Below are records; reproduce exactly the lines from the one containing "As displayed here, how" through the end, both included, and only those.

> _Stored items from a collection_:

──────

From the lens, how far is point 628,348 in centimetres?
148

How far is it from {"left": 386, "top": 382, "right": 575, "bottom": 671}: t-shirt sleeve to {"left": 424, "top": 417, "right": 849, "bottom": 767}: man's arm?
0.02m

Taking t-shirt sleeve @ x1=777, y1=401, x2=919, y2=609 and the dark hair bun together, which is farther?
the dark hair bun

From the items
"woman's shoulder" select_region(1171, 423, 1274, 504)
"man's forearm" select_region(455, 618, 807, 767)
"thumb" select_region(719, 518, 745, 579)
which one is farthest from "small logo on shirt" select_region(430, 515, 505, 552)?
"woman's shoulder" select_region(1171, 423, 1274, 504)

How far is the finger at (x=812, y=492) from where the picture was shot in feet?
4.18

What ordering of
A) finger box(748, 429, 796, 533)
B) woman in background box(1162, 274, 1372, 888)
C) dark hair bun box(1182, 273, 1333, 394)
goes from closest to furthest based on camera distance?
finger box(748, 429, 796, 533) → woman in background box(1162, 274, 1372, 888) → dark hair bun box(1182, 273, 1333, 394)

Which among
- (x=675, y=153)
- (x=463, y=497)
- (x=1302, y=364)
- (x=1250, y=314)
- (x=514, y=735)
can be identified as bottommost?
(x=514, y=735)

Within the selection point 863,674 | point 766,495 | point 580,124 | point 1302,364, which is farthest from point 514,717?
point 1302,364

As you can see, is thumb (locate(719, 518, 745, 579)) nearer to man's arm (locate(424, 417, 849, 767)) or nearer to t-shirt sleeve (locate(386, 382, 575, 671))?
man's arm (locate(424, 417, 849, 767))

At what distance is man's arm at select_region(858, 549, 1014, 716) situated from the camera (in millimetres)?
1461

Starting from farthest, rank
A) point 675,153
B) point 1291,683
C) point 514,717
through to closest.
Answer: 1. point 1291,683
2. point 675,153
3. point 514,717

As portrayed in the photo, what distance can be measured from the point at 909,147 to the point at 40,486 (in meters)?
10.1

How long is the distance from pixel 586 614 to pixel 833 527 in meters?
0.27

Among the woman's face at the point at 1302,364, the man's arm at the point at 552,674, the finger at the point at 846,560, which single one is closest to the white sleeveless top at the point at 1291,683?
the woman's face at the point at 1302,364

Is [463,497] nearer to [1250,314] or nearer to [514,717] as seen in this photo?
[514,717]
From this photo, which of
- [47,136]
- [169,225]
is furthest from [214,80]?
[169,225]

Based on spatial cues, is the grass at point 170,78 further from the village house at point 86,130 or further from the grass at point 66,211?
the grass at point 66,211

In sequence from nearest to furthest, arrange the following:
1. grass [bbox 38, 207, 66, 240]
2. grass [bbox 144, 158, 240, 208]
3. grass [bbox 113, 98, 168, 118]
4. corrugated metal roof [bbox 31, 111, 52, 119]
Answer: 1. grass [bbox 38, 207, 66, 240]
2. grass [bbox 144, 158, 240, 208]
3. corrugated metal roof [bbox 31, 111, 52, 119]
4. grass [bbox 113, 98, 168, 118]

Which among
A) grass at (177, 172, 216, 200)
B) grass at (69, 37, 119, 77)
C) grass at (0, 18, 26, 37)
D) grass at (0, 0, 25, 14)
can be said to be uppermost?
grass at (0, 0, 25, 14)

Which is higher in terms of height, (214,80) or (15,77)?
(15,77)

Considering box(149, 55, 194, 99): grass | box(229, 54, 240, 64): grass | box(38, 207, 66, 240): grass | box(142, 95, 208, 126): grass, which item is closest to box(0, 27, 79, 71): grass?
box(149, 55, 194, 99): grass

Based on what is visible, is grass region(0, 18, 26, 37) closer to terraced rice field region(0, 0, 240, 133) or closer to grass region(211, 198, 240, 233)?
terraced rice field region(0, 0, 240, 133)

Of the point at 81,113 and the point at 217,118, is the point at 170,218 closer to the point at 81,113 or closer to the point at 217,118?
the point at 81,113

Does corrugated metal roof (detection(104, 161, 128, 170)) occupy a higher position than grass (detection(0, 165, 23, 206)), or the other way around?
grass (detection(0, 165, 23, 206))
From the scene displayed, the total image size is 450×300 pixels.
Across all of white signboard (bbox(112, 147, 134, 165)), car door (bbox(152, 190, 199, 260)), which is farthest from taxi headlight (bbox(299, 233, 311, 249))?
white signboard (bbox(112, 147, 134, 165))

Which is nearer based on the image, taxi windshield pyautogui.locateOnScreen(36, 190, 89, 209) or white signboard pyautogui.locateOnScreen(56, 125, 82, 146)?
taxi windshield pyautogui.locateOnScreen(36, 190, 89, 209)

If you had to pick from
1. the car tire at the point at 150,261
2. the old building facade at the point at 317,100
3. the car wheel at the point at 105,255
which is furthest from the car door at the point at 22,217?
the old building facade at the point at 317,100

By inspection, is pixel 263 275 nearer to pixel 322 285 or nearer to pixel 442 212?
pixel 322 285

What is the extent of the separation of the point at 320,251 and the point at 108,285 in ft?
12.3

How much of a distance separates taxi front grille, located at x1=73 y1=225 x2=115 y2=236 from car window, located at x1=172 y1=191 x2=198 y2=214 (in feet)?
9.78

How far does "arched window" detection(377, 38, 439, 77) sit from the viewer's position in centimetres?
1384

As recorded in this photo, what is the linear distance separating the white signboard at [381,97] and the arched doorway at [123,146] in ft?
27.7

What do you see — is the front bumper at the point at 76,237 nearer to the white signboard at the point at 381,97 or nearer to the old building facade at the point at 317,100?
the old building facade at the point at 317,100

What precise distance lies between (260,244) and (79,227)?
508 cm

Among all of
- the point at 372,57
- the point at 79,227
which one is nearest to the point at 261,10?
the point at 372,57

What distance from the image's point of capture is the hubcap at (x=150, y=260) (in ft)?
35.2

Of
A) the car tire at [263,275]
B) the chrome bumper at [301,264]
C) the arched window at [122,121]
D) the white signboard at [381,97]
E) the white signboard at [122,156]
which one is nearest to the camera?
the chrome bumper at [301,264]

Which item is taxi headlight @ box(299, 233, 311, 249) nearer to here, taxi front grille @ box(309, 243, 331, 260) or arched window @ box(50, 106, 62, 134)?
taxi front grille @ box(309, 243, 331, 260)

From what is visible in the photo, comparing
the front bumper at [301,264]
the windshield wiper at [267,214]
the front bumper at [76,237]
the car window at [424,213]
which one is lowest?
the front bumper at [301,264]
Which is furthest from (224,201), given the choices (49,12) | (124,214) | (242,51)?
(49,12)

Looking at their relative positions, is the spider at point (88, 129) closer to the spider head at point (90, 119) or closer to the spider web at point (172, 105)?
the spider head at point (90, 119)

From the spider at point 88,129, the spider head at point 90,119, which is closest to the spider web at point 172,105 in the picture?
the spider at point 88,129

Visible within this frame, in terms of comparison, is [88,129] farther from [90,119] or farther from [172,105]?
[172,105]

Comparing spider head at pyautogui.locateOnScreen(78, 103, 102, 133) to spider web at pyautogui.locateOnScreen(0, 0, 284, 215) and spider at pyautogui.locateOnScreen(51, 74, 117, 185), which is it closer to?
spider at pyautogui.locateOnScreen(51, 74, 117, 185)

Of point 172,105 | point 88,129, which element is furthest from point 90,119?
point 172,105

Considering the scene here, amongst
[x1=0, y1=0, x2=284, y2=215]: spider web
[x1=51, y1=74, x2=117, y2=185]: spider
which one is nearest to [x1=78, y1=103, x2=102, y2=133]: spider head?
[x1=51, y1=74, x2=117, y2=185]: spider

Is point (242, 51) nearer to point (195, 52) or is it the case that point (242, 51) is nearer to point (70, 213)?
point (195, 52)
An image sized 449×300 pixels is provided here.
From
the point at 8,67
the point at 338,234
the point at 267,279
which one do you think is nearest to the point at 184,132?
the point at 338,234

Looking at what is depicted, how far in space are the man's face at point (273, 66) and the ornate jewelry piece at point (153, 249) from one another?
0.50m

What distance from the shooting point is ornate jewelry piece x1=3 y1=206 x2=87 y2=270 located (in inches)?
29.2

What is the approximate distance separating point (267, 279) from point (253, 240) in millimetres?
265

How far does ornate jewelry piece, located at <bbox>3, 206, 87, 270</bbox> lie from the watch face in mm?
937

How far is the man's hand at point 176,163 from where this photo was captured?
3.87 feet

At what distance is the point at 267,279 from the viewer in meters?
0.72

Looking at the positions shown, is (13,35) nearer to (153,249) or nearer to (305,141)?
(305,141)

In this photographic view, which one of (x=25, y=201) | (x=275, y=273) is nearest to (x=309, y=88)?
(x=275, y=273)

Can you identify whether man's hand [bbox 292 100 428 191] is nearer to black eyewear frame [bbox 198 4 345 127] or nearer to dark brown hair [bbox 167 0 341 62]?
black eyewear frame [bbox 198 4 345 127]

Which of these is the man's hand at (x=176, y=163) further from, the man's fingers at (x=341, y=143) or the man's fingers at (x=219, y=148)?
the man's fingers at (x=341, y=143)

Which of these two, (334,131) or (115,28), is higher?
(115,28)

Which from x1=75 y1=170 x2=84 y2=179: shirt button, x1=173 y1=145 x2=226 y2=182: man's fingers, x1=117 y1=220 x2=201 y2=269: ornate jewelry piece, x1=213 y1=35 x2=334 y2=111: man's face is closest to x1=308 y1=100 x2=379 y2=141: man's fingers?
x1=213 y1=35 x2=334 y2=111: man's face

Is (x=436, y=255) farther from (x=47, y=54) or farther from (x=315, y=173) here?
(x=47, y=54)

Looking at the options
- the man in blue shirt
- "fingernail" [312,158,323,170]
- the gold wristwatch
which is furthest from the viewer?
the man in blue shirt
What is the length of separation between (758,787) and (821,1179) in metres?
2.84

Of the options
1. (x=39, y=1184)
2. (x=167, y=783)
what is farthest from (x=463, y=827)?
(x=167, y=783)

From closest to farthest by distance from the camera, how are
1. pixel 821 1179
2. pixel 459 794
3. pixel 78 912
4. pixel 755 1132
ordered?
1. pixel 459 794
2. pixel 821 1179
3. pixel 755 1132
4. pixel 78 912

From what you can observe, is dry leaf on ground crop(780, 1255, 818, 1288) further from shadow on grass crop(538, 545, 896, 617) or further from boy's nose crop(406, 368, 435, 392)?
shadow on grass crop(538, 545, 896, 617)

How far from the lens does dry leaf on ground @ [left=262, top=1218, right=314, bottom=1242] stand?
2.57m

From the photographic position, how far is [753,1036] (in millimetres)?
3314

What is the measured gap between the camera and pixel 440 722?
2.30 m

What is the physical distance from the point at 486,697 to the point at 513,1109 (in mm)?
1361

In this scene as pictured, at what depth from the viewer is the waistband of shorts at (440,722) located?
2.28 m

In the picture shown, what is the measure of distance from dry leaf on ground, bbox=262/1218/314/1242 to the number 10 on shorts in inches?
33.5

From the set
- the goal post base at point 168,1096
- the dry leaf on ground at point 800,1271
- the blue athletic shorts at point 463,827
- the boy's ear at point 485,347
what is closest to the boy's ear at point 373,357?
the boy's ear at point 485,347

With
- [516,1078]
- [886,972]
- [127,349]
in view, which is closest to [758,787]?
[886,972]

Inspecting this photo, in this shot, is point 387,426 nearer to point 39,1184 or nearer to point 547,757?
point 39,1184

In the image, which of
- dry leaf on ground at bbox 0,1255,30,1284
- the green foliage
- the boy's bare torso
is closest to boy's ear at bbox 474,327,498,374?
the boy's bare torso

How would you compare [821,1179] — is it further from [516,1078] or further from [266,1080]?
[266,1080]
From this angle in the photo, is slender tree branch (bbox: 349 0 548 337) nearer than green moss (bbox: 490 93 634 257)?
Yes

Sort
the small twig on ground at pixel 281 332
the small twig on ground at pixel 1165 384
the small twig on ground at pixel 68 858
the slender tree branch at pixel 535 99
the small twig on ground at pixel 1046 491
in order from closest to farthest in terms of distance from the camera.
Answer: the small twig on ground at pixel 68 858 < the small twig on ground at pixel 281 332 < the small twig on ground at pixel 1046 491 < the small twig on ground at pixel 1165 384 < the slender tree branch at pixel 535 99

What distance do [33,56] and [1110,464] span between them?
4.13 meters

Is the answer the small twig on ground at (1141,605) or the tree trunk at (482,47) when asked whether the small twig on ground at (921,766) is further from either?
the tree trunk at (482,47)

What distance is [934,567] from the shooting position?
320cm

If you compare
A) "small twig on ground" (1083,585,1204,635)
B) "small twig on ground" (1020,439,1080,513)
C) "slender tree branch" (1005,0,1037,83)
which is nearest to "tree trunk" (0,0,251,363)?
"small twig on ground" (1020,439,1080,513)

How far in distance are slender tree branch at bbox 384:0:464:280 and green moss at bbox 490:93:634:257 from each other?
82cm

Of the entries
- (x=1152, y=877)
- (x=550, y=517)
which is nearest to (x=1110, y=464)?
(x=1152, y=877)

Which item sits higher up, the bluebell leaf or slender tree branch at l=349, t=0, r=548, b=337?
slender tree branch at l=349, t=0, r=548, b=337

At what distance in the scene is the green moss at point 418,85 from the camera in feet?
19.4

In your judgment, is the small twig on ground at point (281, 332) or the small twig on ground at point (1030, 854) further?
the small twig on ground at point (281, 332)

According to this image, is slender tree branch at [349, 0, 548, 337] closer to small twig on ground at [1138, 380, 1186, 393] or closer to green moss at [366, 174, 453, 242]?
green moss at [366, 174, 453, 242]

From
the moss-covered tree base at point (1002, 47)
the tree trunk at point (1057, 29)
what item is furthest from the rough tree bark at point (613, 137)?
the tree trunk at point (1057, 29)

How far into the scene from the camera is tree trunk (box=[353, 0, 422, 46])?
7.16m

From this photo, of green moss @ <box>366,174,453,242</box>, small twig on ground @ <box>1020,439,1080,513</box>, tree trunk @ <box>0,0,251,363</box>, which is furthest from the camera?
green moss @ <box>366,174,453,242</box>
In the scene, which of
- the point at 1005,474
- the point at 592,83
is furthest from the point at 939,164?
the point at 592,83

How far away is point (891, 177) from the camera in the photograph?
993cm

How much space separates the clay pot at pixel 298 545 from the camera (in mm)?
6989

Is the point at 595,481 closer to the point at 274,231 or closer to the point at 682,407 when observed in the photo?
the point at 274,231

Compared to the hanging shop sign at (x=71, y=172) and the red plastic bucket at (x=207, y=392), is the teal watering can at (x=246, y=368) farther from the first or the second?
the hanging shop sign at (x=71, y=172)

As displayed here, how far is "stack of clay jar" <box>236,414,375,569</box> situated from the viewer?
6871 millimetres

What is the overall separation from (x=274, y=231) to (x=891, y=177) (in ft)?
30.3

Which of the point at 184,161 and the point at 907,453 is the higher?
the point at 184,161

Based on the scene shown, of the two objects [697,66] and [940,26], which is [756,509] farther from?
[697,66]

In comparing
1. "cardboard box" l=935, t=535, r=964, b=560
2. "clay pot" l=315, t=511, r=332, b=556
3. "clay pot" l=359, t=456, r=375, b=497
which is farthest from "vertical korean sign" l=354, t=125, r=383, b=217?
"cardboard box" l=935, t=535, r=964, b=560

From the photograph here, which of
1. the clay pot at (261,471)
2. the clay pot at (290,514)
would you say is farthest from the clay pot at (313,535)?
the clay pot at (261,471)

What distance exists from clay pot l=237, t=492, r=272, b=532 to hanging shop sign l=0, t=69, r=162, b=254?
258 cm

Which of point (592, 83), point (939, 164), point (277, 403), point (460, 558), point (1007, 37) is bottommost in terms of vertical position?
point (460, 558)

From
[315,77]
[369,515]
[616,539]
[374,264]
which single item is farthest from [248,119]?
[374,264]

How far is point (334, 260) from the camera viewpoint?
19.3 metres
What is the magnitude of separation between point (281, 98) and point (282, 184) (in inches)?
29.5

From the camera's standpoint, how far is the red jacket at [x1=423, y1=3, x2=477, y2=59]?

──────

> _Finished answer_:
As displayed here, how far is "stack of clay jar" <box>236,414,375,569</box> situated from the viewer?
6871 millimetres

What is the overall separation from (x=274, y=231) to (x=891, y=177) (in ft)?
30.3

Which of the point at 184,161 and the point at 907,453 is the higher?
the point at 184,161

Based on the scene shown, of the two objects [697,66] and [940,26], which is [756,509] farther from?
[697,66]

In comparing
1. "cardboard box" l=935, t=535, r=964, b=560
2. "clay pot" l=315, t=511, r=332, b=556
3. "clay pot" l=359, t=456, r=375, b=497
which is farthest from "vertical korean sign" l=354, t=125, r=383, b=217?
"cardboard box" l=935, t=535, r=964, b=560

From the photograph here, which of
1. the clay pot at (261,471)
2. the clay pot at (290,514)
would you say is farthest from the clay pot at (313,535)?
the clay pot at (261,471)

What distance exists from clay pot l=237, t=492, r=272, b=532 to hanging shop sign l=0, t=69, r=162, b=254?
258 cm

Which of point (592, 83), point (939, 164), point (277, 403), point (460, 558), point (1007, 37) is bottommost in terms of vertical position?
point (460, 558)

From
[315,77]
[369,515]
[616,539]
[374,264]
which single item is farthest from [248,119]?
[374,264]

How far is point (334, 260) from the camera viewpoint?
19.3 metres
What is the magnitude of separation between point (281, 98) and point (282, 184) (in inches)?
29.5

From the camera's standpoint, how far is the red jacket at [x1=423, y1=3, x2=477, y2=59]?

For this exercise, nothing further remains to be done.